В общем, выбесила Оля меня. Правильно её уже всё отделение зовёт Сколопендрой. Я даже персоналу замечание сделал в ординаторской, а теперь сам так её назвал.
Всё, пошла она, гадина такая. Я к ней со всей душой. Правда, к Женьке я тогда тоже со всей душой полез целоваться. А получил в глаз и поцарапанную щеку. Вспомнил и невольно потёр её. И задумался.
И всё же. Так нельзя. Сколопендра сейчас увидит дренаж и поднимет на уши всю больницу. Её привяжут, потому что ей нужен покой и режим. Девочка совсем изведётся и истерзается. Может, она просто ещё от наркоза не отошла. А я уже сделал свои неправильные выводы.
Возвращаюсь и вхожу к ней без стука. Она в это время как раз подняла простыню и рассматривает себя. И через секунду, как я и думал, на всю палату раздаётся оглушающий крик.
4. Глава 4
Алексей
- Стой! Не трогай руками. Оля, не трогай бутылочку. Ой, ну что ты сделала.
- Что за гадость мне засунули, - Оля вцепилась пальцами в дренаж, а сама вопила от боли. – Как мне теперь ходить? Как жить с этим…
Я легонько поглаживаю её по плечу.
- Обычно ходить. И жить. Скоро эту штуку достанут.
- Но это же ужасно. И как она воняет на всю палату.
- Ничего, придётся потерпеть. Давай-ка ложись.
Она, как ни странно, слушается меня. Маленькая моя. Я поправляю для неё подушку и накрываю простыней.
- Жарко, приоткрыть окно?
Она не отвечает. Ясно, опять элиту включила. Противный характер.
- Тебе очень больно? Можно попросить, чтобы добавили обезболивающего в капельницу.
- Лёха, шёл бы ты домой, - медленно говорит она.
- Тебе тяжело будет одной. Я знаю, как тебе помочь. Сам был в подобном состоянии.
- Мне папа уже выслал сиделку. И палату, как видишь, оплатил.
Я промолчал. Папа так папа. Пусть пока так думает. Избалованный ребёнок.

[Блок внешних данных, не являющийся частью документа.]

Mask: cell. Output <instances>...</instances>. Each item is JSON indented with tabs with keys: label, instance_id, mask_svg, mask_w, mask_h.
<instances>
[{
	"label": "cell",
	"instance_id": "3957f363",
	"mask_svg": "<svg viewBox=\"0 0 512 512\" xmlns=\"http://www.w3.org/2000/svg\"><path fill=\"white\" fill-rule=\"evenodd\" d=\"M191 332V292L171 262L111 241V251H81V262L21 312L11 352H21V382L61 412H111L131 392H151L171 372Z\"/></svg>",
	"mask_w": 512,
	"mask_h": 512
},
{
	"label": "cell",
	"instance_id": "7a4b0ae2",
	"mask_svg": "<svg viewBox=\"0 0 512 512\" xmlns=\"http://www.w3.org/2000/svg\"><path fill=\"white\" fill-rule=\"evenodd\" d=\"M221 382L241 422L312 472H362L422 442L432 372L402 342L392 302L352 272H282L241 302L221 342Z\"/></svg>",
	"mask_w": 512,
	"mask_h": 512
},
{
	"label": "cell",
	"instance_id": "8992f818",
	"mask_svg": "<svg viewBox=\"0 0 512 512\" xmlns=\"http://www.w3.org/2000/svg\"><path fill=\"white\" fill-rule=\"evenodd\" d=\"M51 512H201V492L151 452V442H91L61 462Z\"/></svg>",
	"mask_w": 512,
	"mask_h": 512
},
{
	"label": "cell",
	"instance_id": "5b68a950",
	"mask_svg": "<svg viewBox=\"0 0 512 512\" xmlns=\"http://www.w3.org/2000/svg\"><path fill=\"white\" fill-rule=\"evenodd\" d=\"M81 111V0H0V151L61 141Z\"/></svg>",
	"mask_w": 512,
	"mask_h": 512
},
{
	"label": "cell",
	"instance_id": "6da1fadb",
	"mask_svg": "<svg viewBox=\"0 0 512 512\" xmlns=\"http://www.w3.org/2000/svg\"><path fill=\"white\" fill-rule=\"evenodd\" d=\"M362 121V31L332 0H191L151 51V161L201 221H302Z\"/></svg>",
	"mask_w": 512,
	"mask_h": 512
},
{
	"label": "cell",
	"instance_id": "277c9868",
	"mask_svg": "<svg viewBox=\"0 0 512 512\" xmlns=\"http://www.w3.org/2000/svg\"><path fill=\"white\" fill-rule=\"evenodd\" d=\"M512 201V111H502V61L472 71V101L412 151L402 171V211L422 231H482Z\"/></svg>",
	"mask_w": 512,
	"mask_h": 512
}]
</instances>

- Иди, слышишь, иди, - она со злостью выкрикивает мне в лицо ругательства, когда я склонился, чтобы потрогать её лоб. – Как ты меня бесишь. Ты достал меня уже.
- А кто у нас папа?
- Не твоё собачье дело. Я тебе всё сказала. Я птица не твоего полёта.
- Откуда тебе знать, где я летаю?
Она бесит. И тянет к ней, что за дела, сам ещё пока не разобрался.
- Да по тебе всё видно. И манеры, и говор. И причёска.
- А с причёской что уже не так? – провожу рукой по голове.
- Ах… типа лёгкая небрежность. Все приехавшие в Москву так делают. Удивляет, что подбородок чисто выбрит, - она корчится и снова стонет. - Ой, ой-ёй, как больно.
Вот зараза какая. Лежит в таком состоянии, а корчит из себя фифу московскую.